» DATASET EXTRACT
════════════════
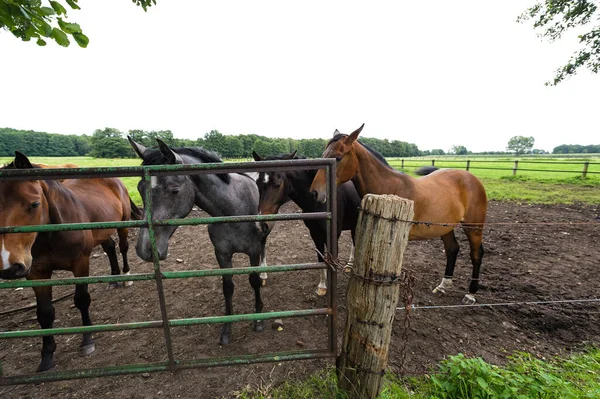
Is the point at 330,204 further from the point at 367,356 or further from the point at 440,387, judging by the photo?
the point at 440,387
════════════════
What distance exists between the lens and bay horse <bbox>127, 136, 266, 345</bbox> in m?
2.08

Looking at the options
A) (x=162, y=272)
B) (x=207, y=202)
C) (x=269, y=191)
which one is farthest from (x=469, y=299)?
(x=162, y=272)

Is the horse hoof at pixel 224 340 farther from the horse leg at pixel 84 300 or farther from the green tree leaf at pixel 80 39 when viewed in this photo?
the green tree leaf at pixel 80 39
════════════════
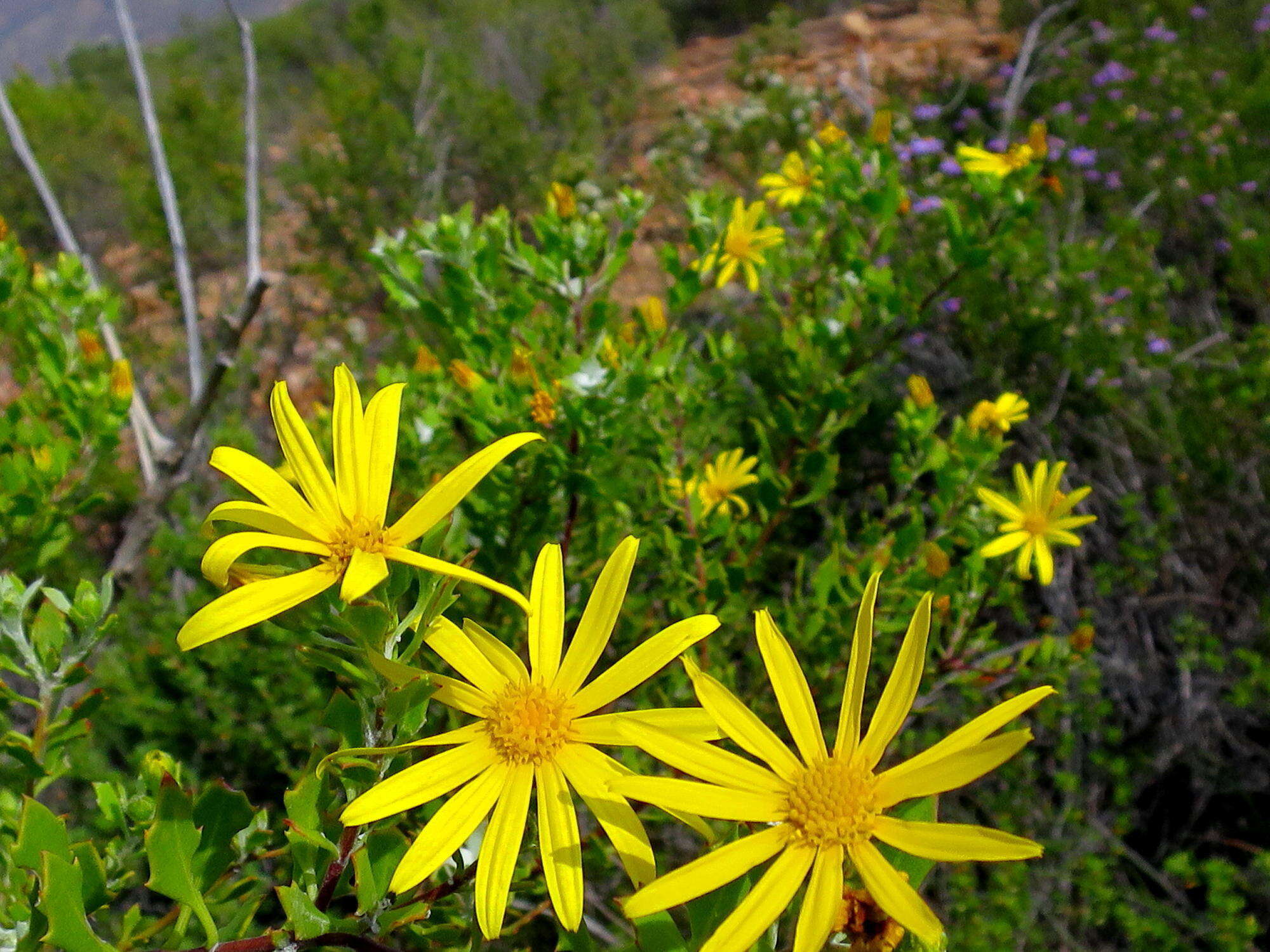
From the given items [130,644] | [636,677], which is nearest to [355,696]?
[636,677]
════════════════
» PROBLEM TO WORK ON
Show every line above that contains the word "leaf".

» RESPONSE TO THE EXERCISE
Is the horse hoof at pixel 224 340 farther from the horse leg at pixel 84 300 or farther from the green tree leaf at pixel 80 39 when viewed in this photo?
the green tree leaf at pixel 80 39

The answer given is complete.